- [Action item]
Rewrite the passage on political correctness from the words beginning "In fact, the" through the words ending "teachers among parents.", changing "school teachers" to "educators".
===== Document passage
So the policing of speech may be vastly more common than it was, say, 15 years ago. But the discourse itself is vastly greater in scope. Political correctness has in fact run amok, but so then has everything else.
In fact, the increase in bias at the NYT and WAPO may be more than offset by increased attention paid to podcasters like Bret Weinstein or Ben Shapiro. The intent to introduce “anti-racism” curriculum into schools may be more than offset by the way that the virus is creating a situation that lowers the status of school teachers among parents.
people left-of-center [are] wondering why, suddenly, to be anything but radical is to be treated as a retrograde heretic. Thus the issue is not the age-old one of left against right, but what one letter writer calls the “circular firing squad” of the left: It is now no longer “Why aren’t you on the left?” but “How dare you not be as left as we are.”
==========
===== Information
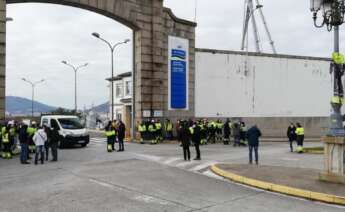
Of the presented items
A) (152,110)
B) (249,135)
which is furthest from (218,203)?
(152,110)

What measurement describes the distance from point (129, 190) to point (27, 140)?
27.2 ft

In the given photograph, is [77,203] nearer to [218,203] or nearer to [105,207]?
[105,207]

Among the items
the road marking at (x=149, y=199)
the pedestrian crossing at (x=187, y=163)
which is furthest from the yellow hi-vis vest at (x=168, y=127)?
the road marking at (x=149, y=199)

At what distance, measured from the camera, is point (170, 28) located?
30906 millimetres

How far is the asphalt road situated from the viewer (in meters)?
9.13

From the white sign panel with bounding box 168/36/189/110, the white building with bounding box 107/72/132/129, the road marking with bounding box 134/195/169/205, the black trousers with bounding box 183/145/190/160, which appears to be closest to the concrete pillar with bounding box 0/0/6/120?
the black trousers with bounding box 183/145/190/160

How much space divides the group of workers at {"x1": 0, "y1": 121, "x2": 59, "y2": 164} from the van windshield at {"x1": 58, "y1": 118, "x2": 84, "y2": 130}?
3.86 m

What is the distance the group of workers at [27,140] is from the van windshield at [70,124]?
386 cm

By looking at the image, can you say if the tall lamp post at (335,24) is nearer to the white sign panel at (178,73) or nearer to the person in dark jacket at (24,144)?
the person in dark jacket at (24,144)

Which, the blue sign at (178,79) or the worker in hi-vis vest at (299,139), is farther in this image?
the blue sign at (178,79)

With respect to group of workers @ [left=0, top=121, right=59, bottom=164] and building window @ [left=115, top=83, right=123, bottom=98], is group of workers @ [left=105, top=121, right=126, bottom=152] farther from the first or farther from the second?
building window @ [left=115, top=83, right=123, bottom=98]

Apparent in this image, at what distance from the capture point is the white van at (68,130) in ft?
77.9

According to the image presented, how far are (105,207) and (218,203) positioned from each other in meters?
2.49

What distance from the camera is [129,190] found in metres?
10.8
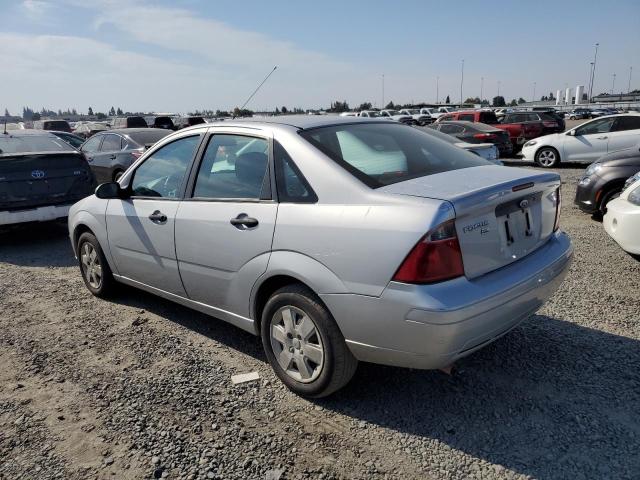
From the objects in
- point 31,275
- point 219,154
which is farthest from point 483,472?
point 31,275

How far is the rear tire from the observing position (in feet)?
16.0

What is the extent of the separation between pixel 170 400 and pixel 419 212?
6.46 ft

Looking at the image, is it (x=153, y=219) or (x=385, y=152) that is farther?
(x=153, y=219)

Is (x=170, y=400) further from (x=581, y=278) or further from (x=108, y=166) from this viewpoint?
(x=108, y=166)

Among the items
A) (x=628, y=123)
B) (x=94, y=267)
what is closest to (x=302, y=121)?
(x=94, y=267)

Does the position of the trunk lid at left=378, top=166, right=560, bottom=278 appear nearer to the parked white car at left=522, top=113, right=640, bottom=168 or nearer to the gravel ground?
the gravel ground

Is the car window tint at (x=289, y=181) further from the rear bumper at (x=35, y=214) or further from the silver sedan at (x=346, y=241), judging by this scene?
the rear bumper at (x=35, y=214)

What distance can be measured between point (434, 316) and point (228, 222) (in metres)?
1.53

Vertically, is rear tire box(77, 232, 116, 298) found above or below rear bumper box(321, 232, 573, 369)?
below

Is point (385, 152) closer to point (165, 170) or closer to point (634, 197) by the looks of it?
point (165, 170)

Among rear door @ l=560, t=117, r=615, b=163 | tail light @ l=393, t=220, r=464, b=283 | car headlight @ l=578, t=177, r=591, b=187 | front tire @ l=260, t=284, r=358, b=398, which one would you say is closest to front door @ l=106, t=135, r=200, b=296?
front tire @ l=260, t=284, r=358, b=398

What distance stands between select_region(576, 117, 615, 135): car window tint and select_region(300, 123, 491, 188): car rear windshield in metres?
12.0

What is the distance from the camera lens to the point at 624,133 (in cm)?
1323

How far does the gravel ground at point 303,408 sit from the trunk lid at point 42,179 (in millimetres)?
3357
==========
- [Output]
In fact, the increase in bias at the NYT and WAPO may be more than offset by increased attention paid to podcasters like Bret Weinstein or Ben Shapiro. The intent to introduce “anti-racism” curriculum into schools may be more than offset by the way that the virus is creating a situation that lowers the status of educators among parents.